MATERIAL PROVIDED:
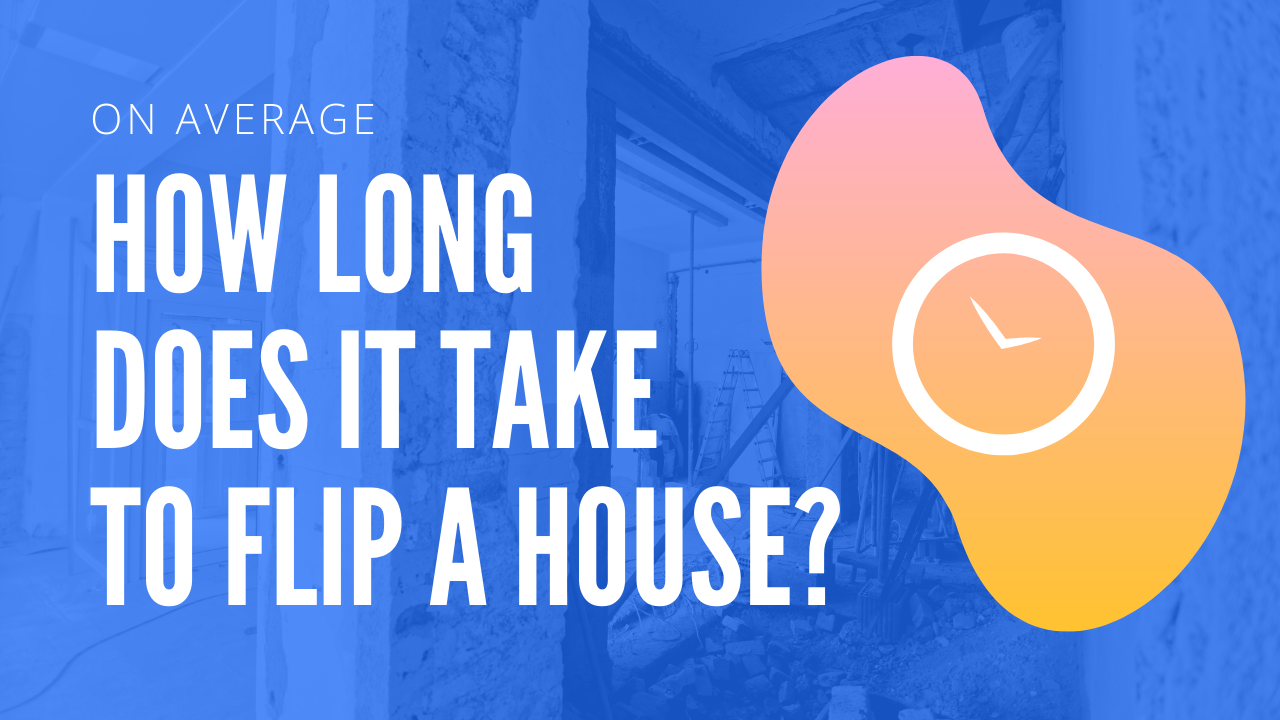 How Long Does IT Take to Flip A House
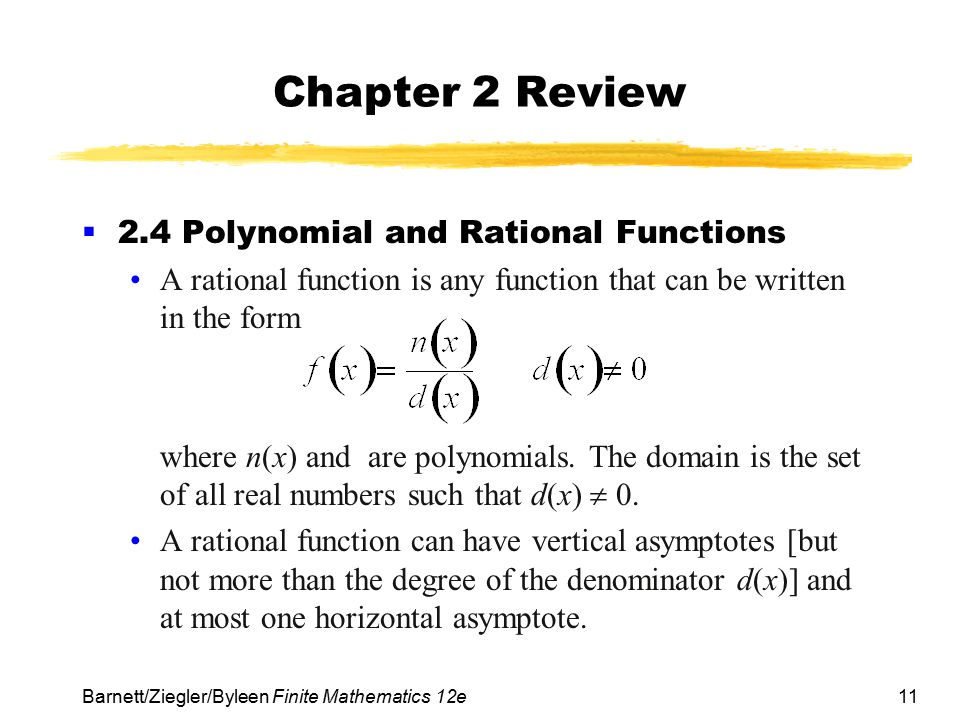 11 Barnett/Ziegler/Byleen Finite Mathematics 12e Chapter 2 Review  2.4 Polynomial and Rational Functions A rational function is any function that can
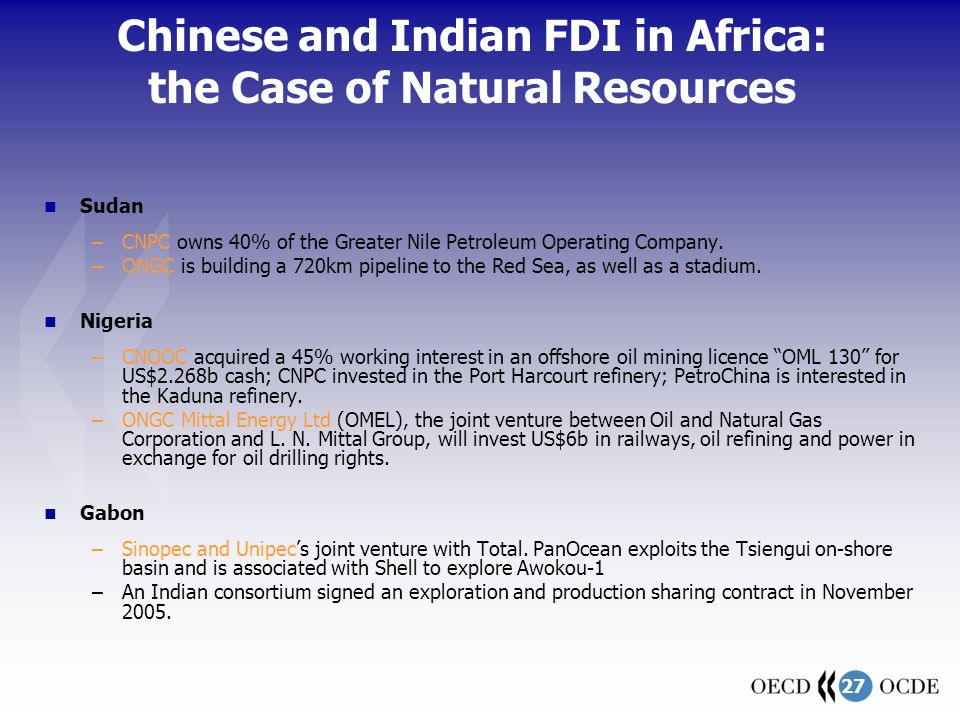 27 Chinese and Indian FDI in Africa: the Case of Natural Resources Sudan –CNPC owns 40% of the Greater Nile Petroleum Operating Company.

EXERCISE DETAILS: Here the job is to print all the data exactly, skipping any image.

EXERCISE RESULT:
 How Long Does IT Take to Flip A House
 11 Barnett/Ziegler/Byleen Finite Mathematics 12e Chapter 2 Review  2.4 Polynomial and Rational Functions A rational function is any function that can
 27 Chinese and Indian FDI in Africa: the Case of Natural Resources Sudan –CNPC owns 40% of the Greater Nile Petroleum Operating Company.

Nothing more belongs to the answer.